== Texte à lire

Dossier école
De l’école alternative…
Le château de la Peyrouse se dessine au milieu de la Toscane auvergnate. A droite des chevaux, à gauche des pâquerettes sous un grand soleil de printemps. Nous sommes à quelques kilomètres de Clermont-Ferrand dans la nouvelle école Terre d’éveil. Ce jour-là, Christelle, une éducatrice, me reçoit tandis que les enfants jouent dans une cour qui ferait pâlir d’envie les « sardines marseillaises » tant elle est grande. Ils sont quatre garçons pour onze filles mais, pour l’instant, aucune ne joue au foot !
L’école possède un immense jardin où les enfants jouent avec de la terre et de l’eau. Ici un enfant peut faire son coin. C’est étrangement calme. Isabelle Delfaut, une parent d’élèves, me l’explique : « Il y a des moments où l’on a envie d’être seul. » La taille du lieu le permet, les salles sont impressionnantes ; larges, presque vides avec des grands poêles à bois. « C’est une ancienne école ici. Nous sommes deux éducatrices pour 15 enfants. » Un rêve, quand une classe à Marseille déborde avec 30 moutards surexcités dans des locaux conçus pour loger des bidasses.
Hors contrat, l’école ne perçoit aucune aide de l’état, ni aucun salaire pour les éducateurs.
A droite de l’entrée, une tisanerie est prévue pour les parents. Virginie Tailhardat et Mika Dambrun ont travaillé trois ans sur le projet avant qu’il ne se concrétise : « C’est expérimental et… éprouvant », me lâche cette professeure de collège qui fait 40 minutes de voiture pour emmener ses enfants. Les parents ont rénové le bâtiment et construit le matériel pédagogique. Christelle, l’éducatrice, précise : « Nous sommes entre les méthodes Montessori et Freinet, l’enfant va travailler là où il en est. » Les apprentissages fondamentaux tels que le langage, les mathématiques et la géographie sont enseignés comme la vie pratique avec une attention particulière pour le corps et les sens.

====
== Données fournies

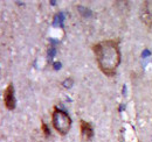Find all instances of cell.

====

__Travail à faire__:
1: Recopiez le passage du reportage sur l'école Terre d'éveil compris entre « L’école possède un » et « pour les éducateurs. », ces deux passages inclus.
2: Traduisez en anglais cette phrase du reportage sur l'école Terre d'éveil : « Hors contrat, l’école ne perçoit aucune aide de l’état, ni aucun salaire pour les éducateurs. »
3: Reprenez le reportage sur l'école Terre d'éveil après sa dernière phrase et poursuivez-le.

__Corrigé__:
1:
L’école possède un immense jardin où les enfants jouent avec de la terre et de l’eau. Ici un enfant peut faire son coin. C’est étrangement calme. Isabelle Delfaut, une parent d’élèves, me l’explique : « Il y a des moments où l’on a envie d’être seul. » La taille du lieu le permet, les salles sont impressionnantes ; larges, presque vides avec des grands poêles à bois. « C’est une ancienne école ici. Nous sommes deux éducatrices pour 15 enfants. » Un rêve, quand une classe à Marseille déborde avec 30 moutards surexcités dans des locaux conçus pour loger des bidasses.
Hors contrat, l’école ne perçoit aucune aide de l’état, ni aucun salaire pour les éducateurs.

2: Operating outside a state contract, the school receives no aid from the state, nor any salary for the educators.

3:
Jean-Marc vient d’emmener son fils de six ans, Féliz : « J’ai pas l’impression qu’il s’agit d’un troupeau de moutons », m’explique ce technicien du spectacle qui insiste sur le collectif. « Un collectif mais avec des individualités. Et puis Féliz est heureux ici, lui qui a besoin de se défouler, il a de la place. »
Tout cela se construit au jour le jour pour cette première année : « On est dans une démarche où on tente, on réajuste », ajoute Christelle tandis que Féliz croque dans une pomme pourrie. « Va plutôt la donner aux poules ! » lui indique-t-elle.
En ce début d’après-midi une petite réunion commence dans une autre salle où chauffe un gros poêle à granulés. On s’installe par terre pour évoquer les lancers de cailloux du matin. Les filles témoignent des pierres reçues. « Qui a lancé des cailloux ? – C’est Zian. – ça peut faire très mal ! » Tout le monde prend la parole en même temps. Christelle tranche : « On en reparlera en conseil. » Le conseil a lieu chaque jeudi. C’est lors de ce moment qu’on peut faire évoluer les règles dans la perspective d’une communication non violente, jamais acquise de suite.
« Les enfants sont moteurs ici. Il n’y a pas d’échec scolaire car pas d’évaluation, ni de notes », raconte Virginie. Donc pas de punitions, ni de brimades… Pour Jean-Marc, la démarche n’était pas frappée du sceau de l’évidence : « On se sent déstabilisé par rapport aux apprentissages. » Avec sa fille, restée dans le public, « on a des notes, des retours, les cahiers. » Par contre, elle apprend et oublie aussi vite. « Elle ne veut pas savoir autre chose que la leçon. Je me fiche qu’elle soit dans les meilleurs. Curieuse société où on apprend à être libres et égaux et, dans le même temps, à être le meilleur. » La méritocratie républicaine n’est pas, ici, en odeur de sainteté.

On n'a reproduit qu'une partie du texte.